Con auriculares para poder seguir un juicio en la ‘macrosala’ de Vigo
Una abogada toma medidas ante la mala acústica y acude con cascos: “Era imposible entender a mis compañeros”
A grandes males, grandes remedios. Las constantes quejas sobre la deficiente acústica de la macrosala de la Cidade da Xustiza, que ya fueron incluso motivo de recurso de apelación por indefensión, han caído hasta la fecha en saco roto. Esto ha obligado a tomar medidas particulares. La primera se vio ayer en el juicio (que fue finalmente suspendido) contra los doce acusados de fabricar y distribuir narcolanchas. Una de las abogadas de la defensa, Ana Reguera, optó por llevar sus propios auriculares. Según afirmó, “durante las cuestiones previas era imposible entender a mis compañeros", así que ayer se colocó sus cascos y “la diferencia es absoluta, ahora se escucha de maravilla, sin problema ninguno".
La Audiencia en Vigo, consciente del problema, considera no obstante que en las grabaciones de los juicios el sonido es perfectamente audible y de momento, la sala continúa celebrando vistas con normalidad.
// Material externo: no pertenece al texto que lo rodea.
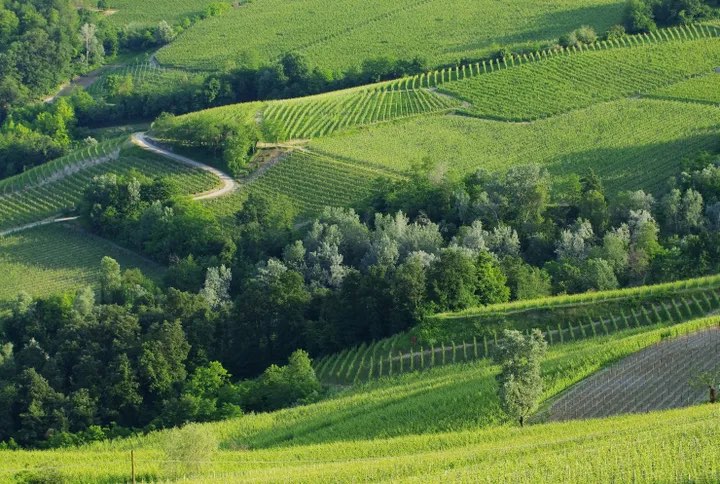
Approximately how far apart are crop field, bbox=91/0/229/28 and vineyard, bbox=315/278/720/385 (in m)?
85.4

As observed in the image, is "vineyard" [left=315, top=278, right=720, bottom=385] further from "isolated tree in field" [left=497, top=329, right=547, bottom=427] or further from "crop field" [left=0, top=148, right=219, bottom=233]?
"crop field" [left=0, top=148, right=219, bottom=233]

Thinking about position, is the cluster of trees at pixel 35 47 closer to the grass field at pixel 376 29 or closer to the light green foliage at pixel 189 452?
the grass field at pixel 376 29

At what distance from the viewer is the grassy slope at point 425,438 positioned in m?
44.1

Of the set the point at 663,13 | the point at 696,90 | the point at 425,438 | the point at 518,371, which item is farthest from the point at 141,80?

Sin embargo, al margen de las grabaciones, los abogados siguen protestando por las dificultades a la hora de comprender lo que se dice en sala, mermando su capacidad de actuación, algo que ocurre prácticamente siempre que hay un juicio en esta ‘macrosala’ con los techos especialmente altos. En el mismo juicio, durante la única sesión celebrada hasta la fecha, la de cuestiones previas, uno de los abogados durante su intervención mostró su queja al tribunal y la presidenta informó de que la trasladarían.
Las medidas adoptadas para intentar solucionar un problema que se detectó desde el día en el que se inauguró la mayor sala de juicios de Galicia no han sido suficientes. La colocación de paneles en las ventanas limitaron el eco pero sigue habiendo reverberación, lo que provoca no que no se escuche a testigos, acusados y partes, sino que cueste entender sus palabras.
El remedio encontrado por esta abogada podría ser una solución, al menos en el estrado, porque el público de la sala, incluido los procesados, tendrá que seguir aguzando el oído con escasos resultados.